Господь сказал: «... не бойтесь убивающих тело, но... бойтесь того, кто, по убиении, может ввергнуть в геенну: ей, говорю вам, того бойтесь» (Лк. 12, 4–5). Господь, предавший себя на крестную смерть, не говорил праздных, ничего не значащих слов. И я никак не хотел умалять их категорического характера. И страх, животворящий — не отступал от меня. Больше того, совершалось нечто странное: как только он, страх, ослаблялся, я внутренно ощущал отступление от себя живой силы: молитва снижалась, ум рассеивался, чувство божественного уходило в туман: я умирал духом. Лишь много позднее я понял, что Дух Божий воспитывал меня, и моя мука обратилась в неисчислимую пользу: трепет пред гибелью вечной и покаянный плач — таинственным образом всего меня превращали в «молитву». Дух мой свободно, без волевых усилий восходил в состояние созерцания прежде недоведомых реальностей: беспредельной пропасти бытия, мрачных селений ада, но и озаренного нетварным Светом Неба.
Да будет благословенно Имя Его во веки веков.

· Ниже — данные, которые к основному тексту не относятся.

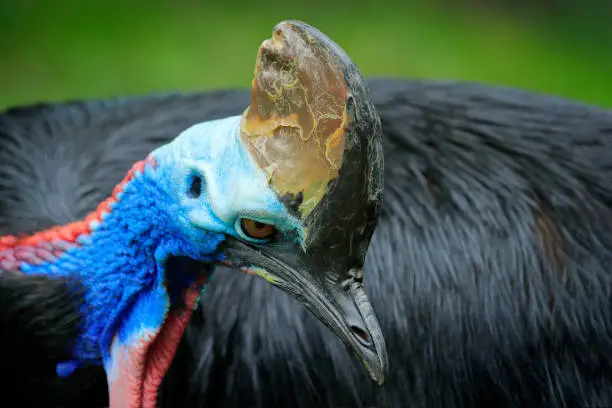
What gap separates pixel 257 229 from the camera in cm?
163

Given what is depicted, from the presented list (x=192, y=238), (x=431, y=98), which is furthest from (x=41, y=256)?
(x=431, y=98)

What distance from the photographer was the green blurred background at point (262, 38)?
5.23 m

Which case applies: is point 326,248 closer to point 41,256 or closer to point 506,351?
point 41,256

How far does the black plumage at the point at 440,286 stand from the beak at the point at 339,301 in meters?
0.66

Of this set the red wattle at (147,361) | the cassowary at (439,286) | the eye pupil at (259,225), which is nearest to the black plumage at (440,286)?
the cassowary at (439,286)

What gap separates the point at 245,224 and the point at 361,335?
257mm

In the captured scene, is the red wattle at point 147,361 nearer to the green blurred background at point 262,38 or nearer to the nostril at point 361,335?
the nostril at point 361,335

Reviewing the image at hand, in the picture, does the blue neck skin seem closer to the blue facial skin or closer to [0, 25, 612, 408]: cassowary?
the blue facial skin

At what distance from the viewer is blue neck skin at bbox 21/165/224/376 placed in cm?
177

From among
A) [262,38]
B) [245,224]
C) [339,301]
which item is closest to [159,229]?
[245,224]

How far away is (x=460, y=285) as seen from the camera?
2363 mm

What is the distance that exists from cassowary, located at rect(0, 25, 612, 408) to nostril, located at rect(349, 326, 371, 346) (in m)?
0.69

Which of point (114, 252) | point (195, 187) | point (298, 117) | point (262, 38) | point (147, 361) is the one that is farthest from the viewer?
point (262, 38)

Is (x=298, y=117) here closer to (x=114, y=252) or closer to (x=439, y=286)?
(x=114, y=252)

Не ждите от меня должным образом сконструированного описания жизни души моей в долгие годы моего прошлого. Нисходила она, душа, иногда в низины ада, моментами же Господь возносил ее до Небес. Стояла она по временам на той неопределимой грани, откуда созерцала и Свет Божества, и «тьму кромешную», наводящую ужас на душу; особый, не похожий на страх пред физической смертью. О, нет, это есть нечто качественно иное. Пред духом моим открывалась благая вечность, еще далеко не достигнутая, а также и вневременная тьма, дававшая знать о себе своим присутствием внутри. Я бывал в разрыве: не свободный от тирании страстей, я страдал, и в жажде непреложного блага стремился к Богу. Покаянная молитва всецело поглощала меня. Невесомая, невидимая сила переносила меня в умно-духовное пространство. «Там» я бывал один: исчезала земля; не было ни солнца, ни звезд, ни людей, ни иной какой-либо твари; и тела моего я не ощущал. Бывало: света как такового я не видел, и, однако, взор мой проникал в абиссальные глубины. Душа в болезненном отчаянии взывала к Богу. Да, я грешный, но жажду Бога, Святого Бога. В памяти у меня не было конкретных актов из моего прошлого, кроме пронизывающего знания моего отступления от Бога, Которого я знал в годы моего детства и начальной юности. Он уклонился от меня после того, как я отошел от Него в безумных поисках иного, якобы высшего, сверх-персонального Абсолюта.
Такая молитва с особою силою захватила меня, кода я был уже в пустыне. Не смогу теперь сказать, насколько долгими бывали мои моления в ту или иную ночь. Помню, когда душа возвращалась к обычному вещественному мироощущению, то испытанное мною духовное чувство от молитвы в той беззвучной, вышеобразной бездонности оставалось со мною, во мне. В той беспредельности — нет ни верха, ни низа, — ни вперед, ни назад, — ни вправо, ни влево. И все же наступал момент, когда я начинал двигаться, как мне казалось; и это движение я ощущал как падение; и глухой крик вырывался из груди: Господи, спаси... Ты единый можешь беструдно достигнуть меня во всякой бездне... И Он спасал.
Но почему «падение»? Не потому ли, что мой ум не мог более стоять в Вечном? Ибо после этого кончалось видение.
Условия пустыни благоприятствовали такой молитве, потому что на мне не лежала забота в материальном плане ни о ком: я был один. Но это не значит, что она, молитва, по существу своему зависит от нашего внешнего положения: она есть дар Божий, связанный с другим даром — покаянием (ср. Лк. 24, 46, 47). Начатки такой молитвы я имел и прежде, чем поселился на Афоне; имел ее и в монастыре, но меньшей интенсивности и частоты. Она выводит человека из рамок времени. В самом состоянии молитвы он не знает себя в категориях Земли: он вне всяких иерархий — социальных и даже церковных. Он не мыслит ни о чем другом, как только о Боге, и предстоит Ему один Единому.
В одиночестве моей пещеры я получил исключительную привилегию отдаваться целиком такой беззаботной молитве. Она владела мною месяцами. Пресекалась в дневные часы житейскими делами, но когда кончался трудовой день и начиналась безмолвная ночь в пещере, та молитва снова обнимала меня: опять все выпадало из памяти, оставалось лишь сознание невещественного, но страшного греха, порождавшее во мне сожаление, стыд, отталкивание и даже ненависть к самому себе. И снова все утопало в плаче покаяния, и дух мой входил в неименуемую беспредельность.